I don’t mind walking when it rains as long as it’s not torrential. The other day in a soft rain, protected only by my hooded jacket, I decided to walk along the river to the farmers market on the green. My desire was to vegetate at home doing a lot of nothing on the couch, but I forced myself to go out.
After following the river past the condos where the ducks hang out waiting for stale bread to be tossed from balconies, I dashed across the street to the secret path that climbs up behind the church in front of which, the market is held on Saturdays. The path opens out onto the parking lot next to the place where Molly spent a year in daycare. Most of the time when I pass this way, long-ago memories don’t register but this day I remember a time that Neil never picked Molly up so I was called at work to rush over and get her. In the early winter darkness, her teachers stood next to their cars right here, waiting with little Molly. They were kinder than I might have been at the inconvenience.
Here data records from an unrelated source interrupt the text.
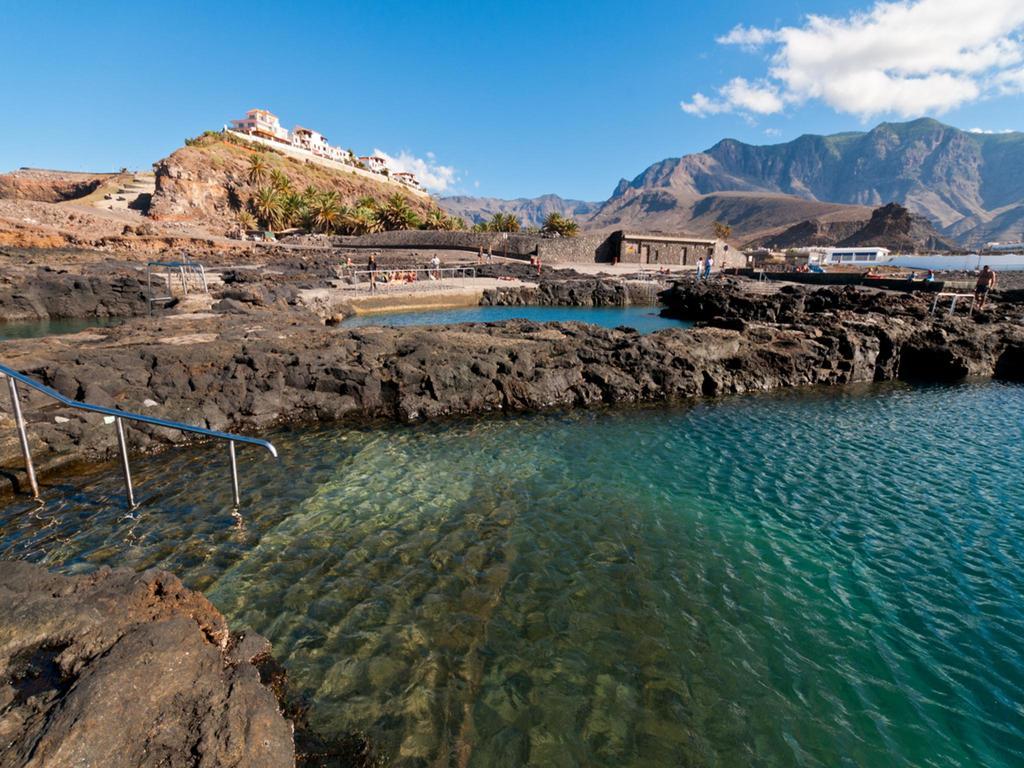 Agaete Beach Rental At Volcanic Natural Pools Eksteriør bilde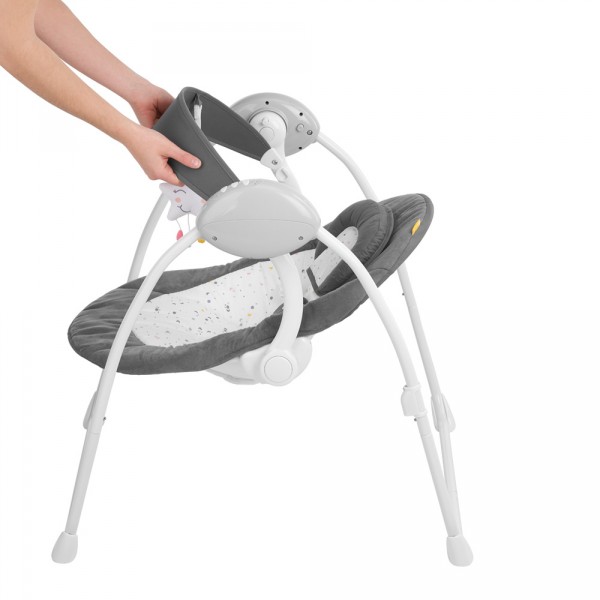 Balancelle bébé moonlight confort Badabulle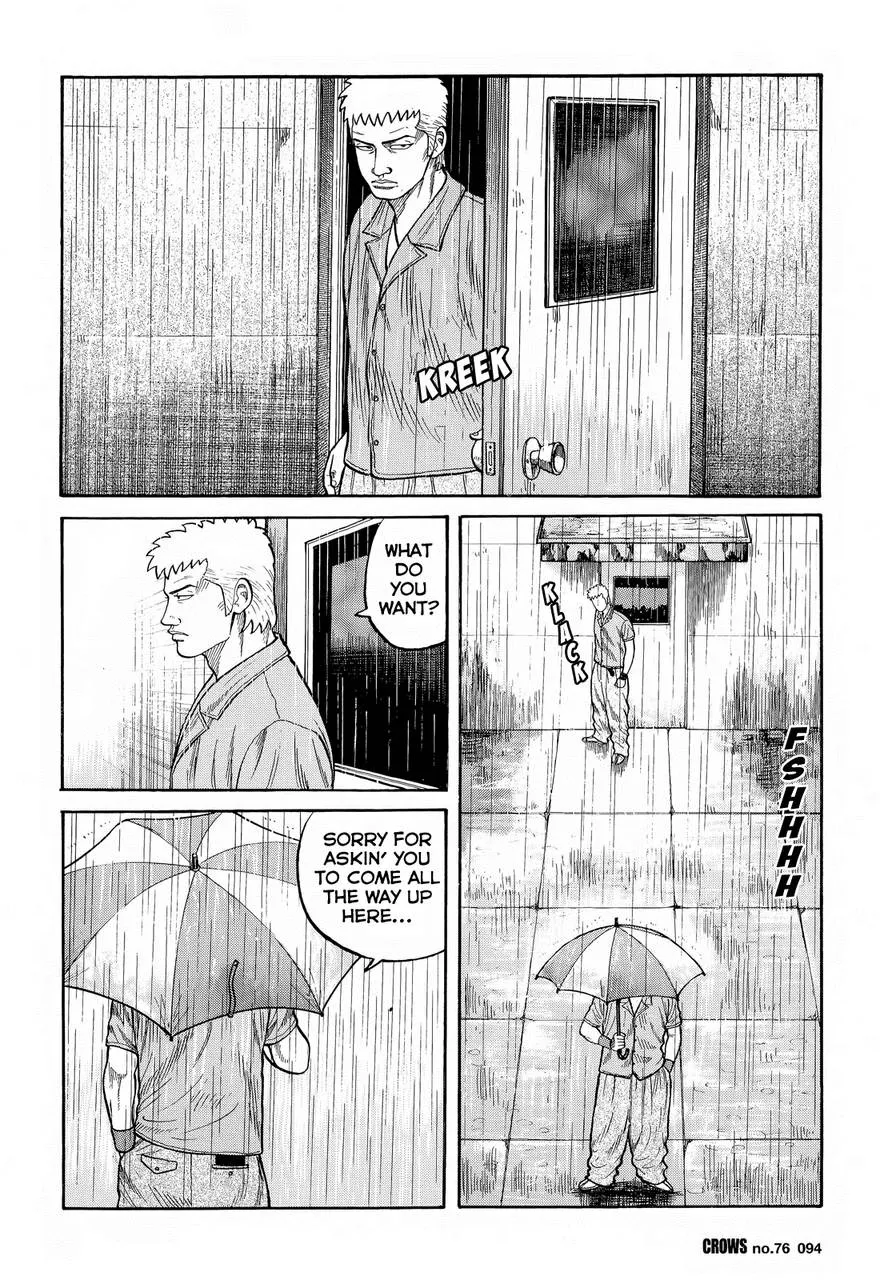 Read Crows (en) Manga Online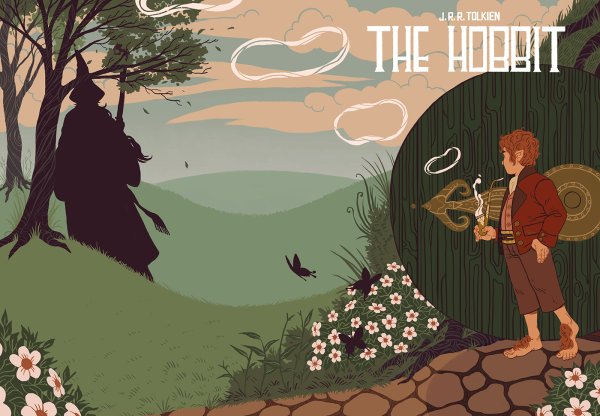 Дж. Р. Р. Толкин "Хоббит"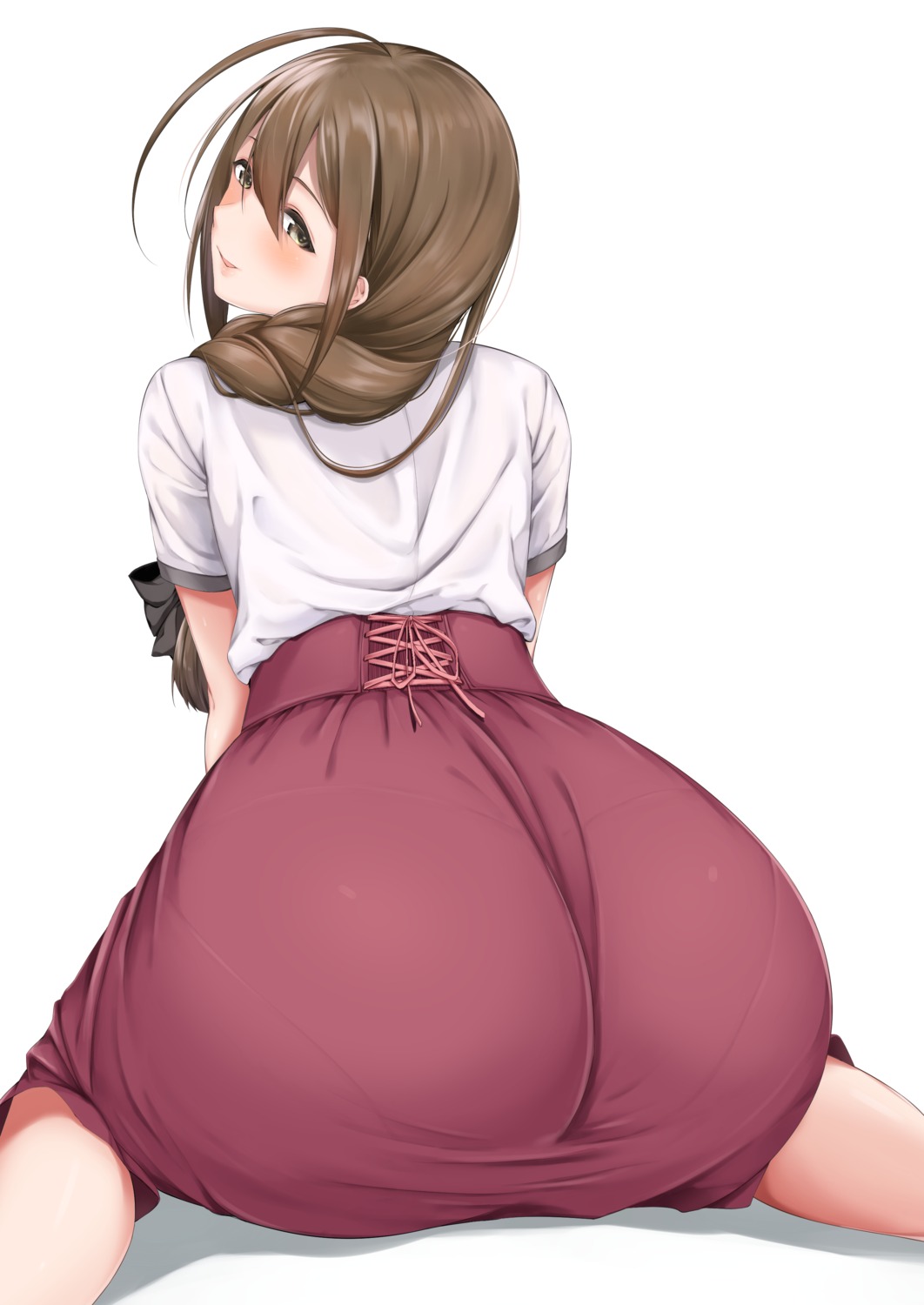 ass kurokura_eri kuwayama_chiyuki the_idolm@ster the_idolm@ster_shiny_colors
Another time I remember joining the parade of toddlers crossing this lot to the senior home to trick or treat and sing a song. Molly as a princess, wore a favorite blond wig of curls over her still barely-grown, short brown hair and a too-long Disney dress, now dirty at the hem. Perhaps because there were no grandparents in her life, the sight of all the old folks in wheelchairs, some with obvious dementia, completely freaked her out and she looked up towards me as if to rescue her from where she sat on the floor with the little group of costumed toddlers. Her face was crumpled in tears. Always an empathetic soul, maybe the scene felt too sad, as it did for me. The sweet babies in the middle of all these decades of life was a stark snapshot, the extreme passage of time, too much.
The path I walked isn’t really secret, it just feels that way because I never see anyone else. It’s a short stretch of tarmac leading up an incline along a stone wall. Exiting out of the path into the side street leading to the church, I saw the street was empty – the farmer’s market was not there either because of the rain or the season being over. All I’d needed was a few eggplants. Plan B meant walking out to the noisy street to the much busier nearby store. I mostly avoid this street on my walks as it requires crossing 4 lanes in front of determined and often distracted drivers who largely ignore the flashing yellow light I activate by pressing a button. I step out cautiously, trying to make eye contact with the driver to determine they’ll be slowing to a stop or at least to a miss-hitting-me speed.
This is my neighborhood where usually, I too am a driver. But I walk a lot even without a dog. Sometimes with friends. Our gabbing makes the time fly by and I don’t even glance at my phone to see how many steps I’ve wracked up. I try for the max. I almost never make it to 10,000 steps when I’m alone and am satisfied if I get in 2 miles. I don’t listen to music or podcasts because I mostly like to hear the sounds of the world around me and don’t like the feel of having earplugs in.
If I don’t get too distracted by all the memories my neighborhood evokes, my solitary walks are meditative. I try to concentrate on my breath and if I’m walking around the track (very conveniently located right next to my house) sometimes I’ll close my eyes as I go round and round the gravel circle. I practice booting out annoying thoughts that pop-up like a merry-go-round. I’m rarely inclined to walk on the track, the endless circling less appealing than exploring the world outside of me, but after a few rounds with a periodic glance at the changing sunset sky, I discover that the round and round can lead to an interior quiet that is very sweet. Even in the rain.